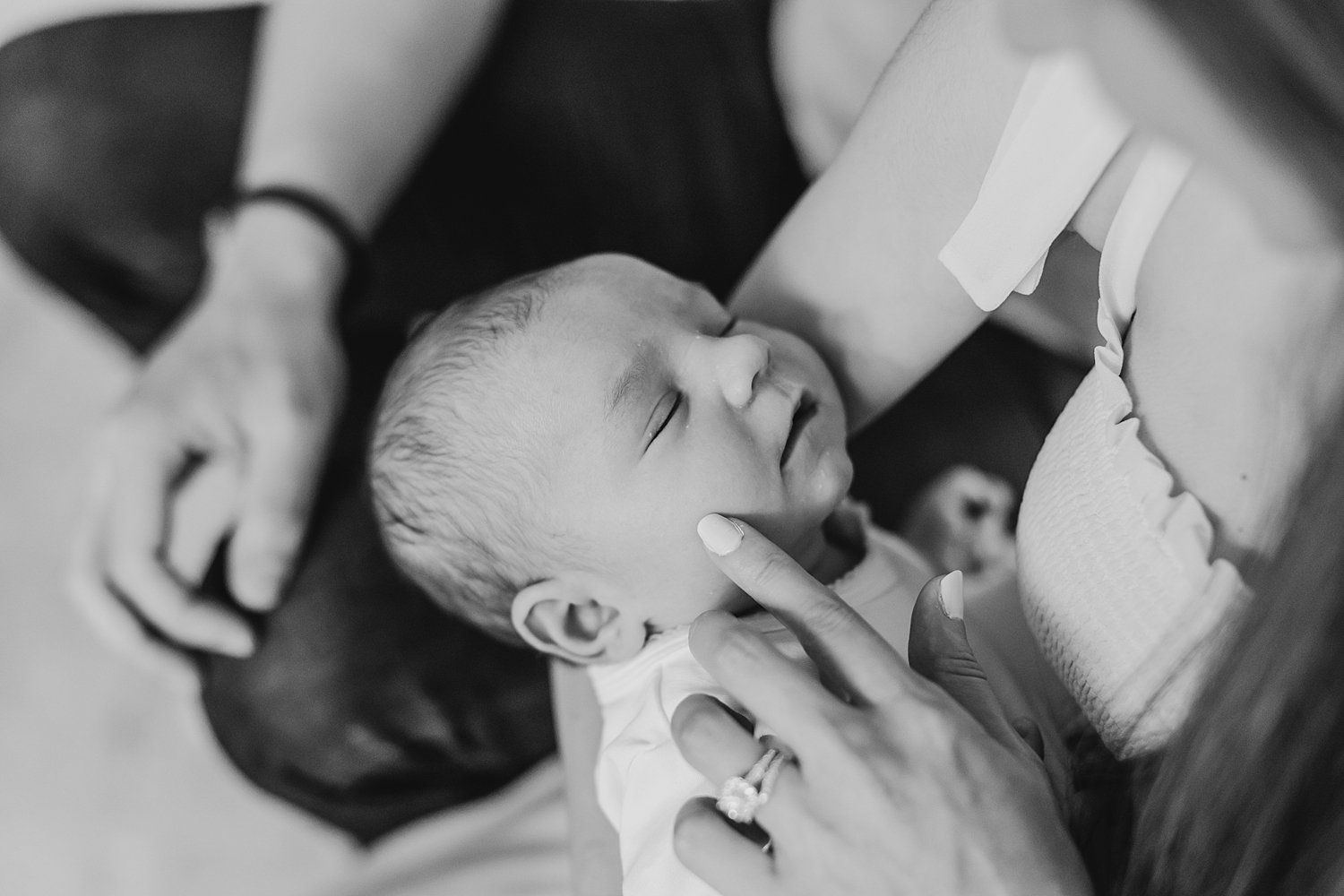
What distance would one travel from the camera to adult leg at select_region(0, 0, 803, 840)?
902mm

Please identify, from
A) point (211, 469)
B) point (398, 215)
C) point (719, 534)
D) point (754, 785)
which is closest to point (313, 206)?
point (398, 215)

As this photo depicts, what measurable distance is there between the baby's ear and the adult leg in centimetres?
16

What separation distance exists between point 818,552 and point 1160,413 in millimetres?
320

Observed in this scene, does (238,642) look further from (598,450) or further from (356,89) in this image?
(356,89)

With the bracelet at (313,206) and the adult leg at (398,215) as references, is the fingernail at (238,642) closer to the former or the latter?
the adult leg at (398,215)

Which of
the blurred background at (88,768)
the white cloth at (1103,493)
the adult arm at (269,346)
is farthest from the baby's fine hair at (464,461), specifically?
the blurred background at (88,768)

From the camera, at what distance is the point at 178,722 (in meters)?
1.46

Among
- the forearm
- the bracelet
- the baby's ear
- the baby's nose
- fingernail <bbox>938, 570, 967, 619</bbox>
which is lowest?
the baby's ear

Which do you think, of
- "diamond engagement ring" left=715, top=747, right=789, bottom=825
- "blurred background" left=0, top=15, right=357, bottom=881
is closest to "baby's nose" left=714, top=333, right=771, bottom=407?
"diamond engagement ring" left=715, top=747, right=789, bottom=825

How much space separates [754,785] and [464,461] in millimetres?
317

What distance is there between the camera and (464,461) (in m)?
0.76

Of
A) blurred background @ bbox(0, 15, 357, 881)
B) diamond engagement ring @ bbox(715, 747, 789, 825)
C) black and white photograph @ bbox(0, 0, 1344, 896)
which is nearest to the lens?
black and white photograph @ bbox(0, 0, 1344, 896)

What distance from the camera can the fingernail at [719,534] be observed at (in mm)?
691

━━━━━━━━━━

#### What you are asked to do:
Reproduce all of the material above word for word, leaving out the pictures.

#### Exercise output:
What distance would one travel from the camera to adult leg at select_region(0, 0, 803, 840)?
902mm

Please identify, from
A) point (211, 469)
B) point (398, 215)
C) point (719, 534)
D) point (754, 785)
which is closest to point (313, 206)?
point (398, 215)

As this photo depicts, what measurable distance is there between the baby's ear and the adult leg in centimetres?
16

What separation distance exists between point 818,552 and point 1160,413 in millimetres?
320

Observed in this scene, does (238,642) look further from (598,450) or further from (356,89) in this image?
(356,89)

With the bracelet at (313,206) and the adult leg at (398,215) as references, is the fingernail at (238,642) closer to the former or the latter?
the adult leg at (398,215)

Which of
the blurred background at (88,768)
the white cloth at (1103,493)
the adult arm at (269,346)
is farthest from the baby's fine hair at (464,461), specifically?
the blurred background at (88,768)

From the camera, at what distance is the point at 178,722 (in meters)?
1.46

Among
- the forearm
- the bracelet
- the baby's ear
- the baby's nose
- fingernail <bbox>938, 570, 967, 619</bbox>
which is lowest?
the baby's ear

Which do you think, of
- "diamond engagement ring" left=715, top=747, right=789, bottom=825
- "blurred background" left=0, top=15, right=357, bottom=881
is closest to "baby's nose" left=714, top=333, right=771, bottom=407?
"diamond engagement ring" left=715, top=747, right=789, bottom=825

How much space separates [754,785] and [464,461] in millimetres?
317

What distance is there between the camera and (464,461) (in m)?
0.76

Of
A) blurred background @ bbox(0, 15, 357, 881)
B) diamond engagement ring @ bbox(715, 747, 789, 825)
C) black and white photograph @ bbox(0, 0, 1344, 896)
which is nearest to the lens?
black and white photograph @ bbox(0, 0, 1344, 896)

What distance from the camera can the fingernail at [719,534] be observed at (in mm)?
691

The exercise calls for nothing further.